By YENA SEO, THE WALL STREET JOURNAL (expository)
The Captains of American Industry have found themselves in a precarious position as the United States continues to engage in international warfare. As Union Club members responsible for the explosion of the U.S. merchant vessel and the framing of British torpedo for the attack, the businessmen have been appointed by President Benjamin Harrison to serve as his war advisers. Eugene DuPont, the mastermind behind the explosion of the American ship, has also been appointed as Harrison’s Secretary of War.
The United States was at a significant disadvantage to begin with, as the United States Navy is no match for the British Royal Navy and its ships-of-the-line. By invoking war with the United Kingdom, the Captains of American Industry made a significant misstep in war strategy. The War of 1812 showed the United Kingdom’s great naval strength as it was able to effectively blockade the U.S. and strangle its resources and trade. During moderated caucuses, the Captains of American Industry noted that the U.S. could suffer a similar fate, which would not only be detrimental to the country’s economy but also to its respective industries.

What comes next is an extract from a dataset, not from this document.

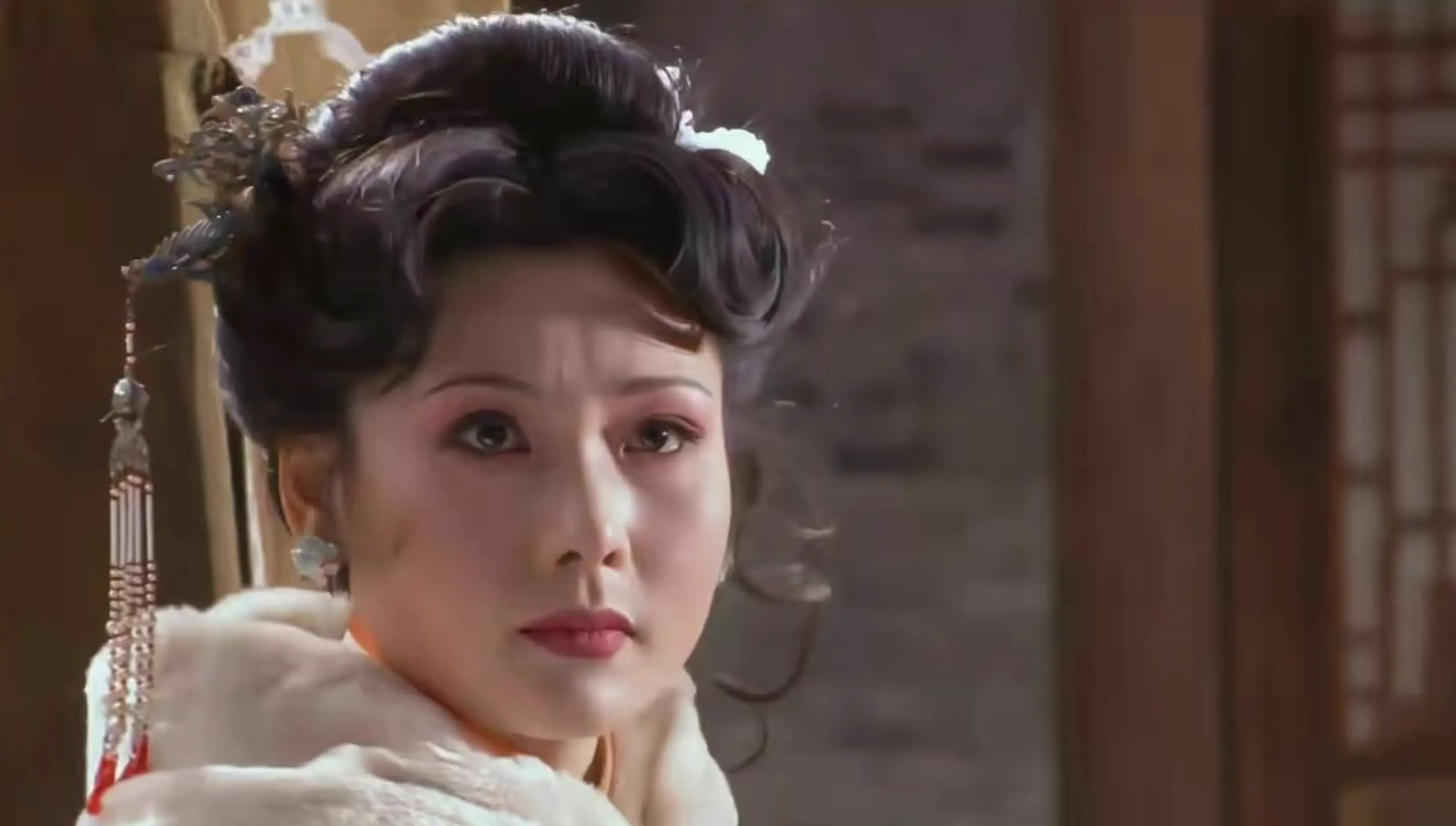 "天生狐狸眼"的8位女星,妩媚中透着灵动,媚到了骨子里_眼睛_陈好_魅力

The Captains of American Industry decided to take matters into their own hands, negotiating an alliance with Germany. Harrison and the Union Club allowed Germany to take Cuba, suspending the Monroe Doctrine, in exchange for help against the British fleet. The directive passed with support from the vast majority of the committee, but had unintended consequences. Spain, angry at the United States granting Germany permission to invade Cuba, declared war against the U.S.

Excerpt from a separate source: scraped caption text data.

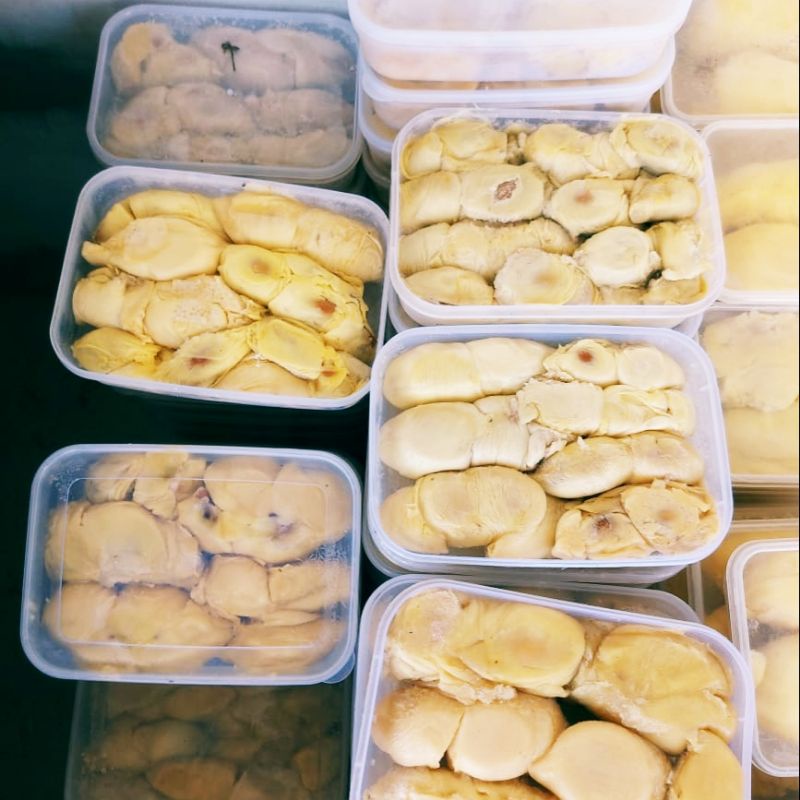 

duren Medan 500 gram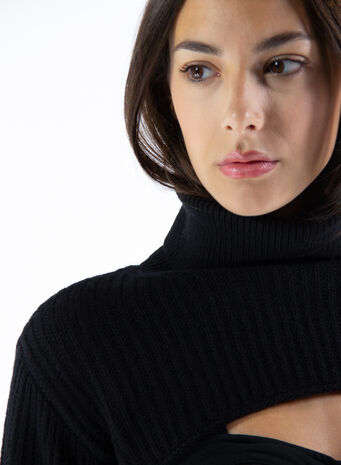 COPRISPALLE A COLLO ALTO, 0NONERO, small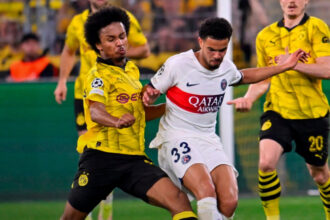 PSG se obliga a una nueva remontada al perder en Dortmund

“You are at war with two separate countries,” President Benjamin Harrison reminded the Captains of American Industry during a crisis update. “You must address these pressing issues.”
In order to establish peace with the United Kingdom, several delegates sent communiques to Her Majesty Queen Victoria to negotiate a peace treaty. The Queen responded in a communique of her own, stating that while the United Kingdom also wished for peace between the warring nations, the British could not rest until the Cuba question and Germany’s engagement were also addressed.
The Captains of American Industry were divided into two sections; half of the industry leaders supported negotiating peace with the United Kingdom, while another half advocated for invading Canada and Puerto Rico to assert dominance over North America. One directive supported the American invasion of Canada for its oil supplies, which would also boost profits for certain industry leaders.
“We should take advantage of this situation,” P.T. Barnum of Barnum & Bailey Circus said. “We can expand northwards and southwards and continue to make this country great.”
The Captains of American Industry must find a solution to the various wars that the United States is now engaged in.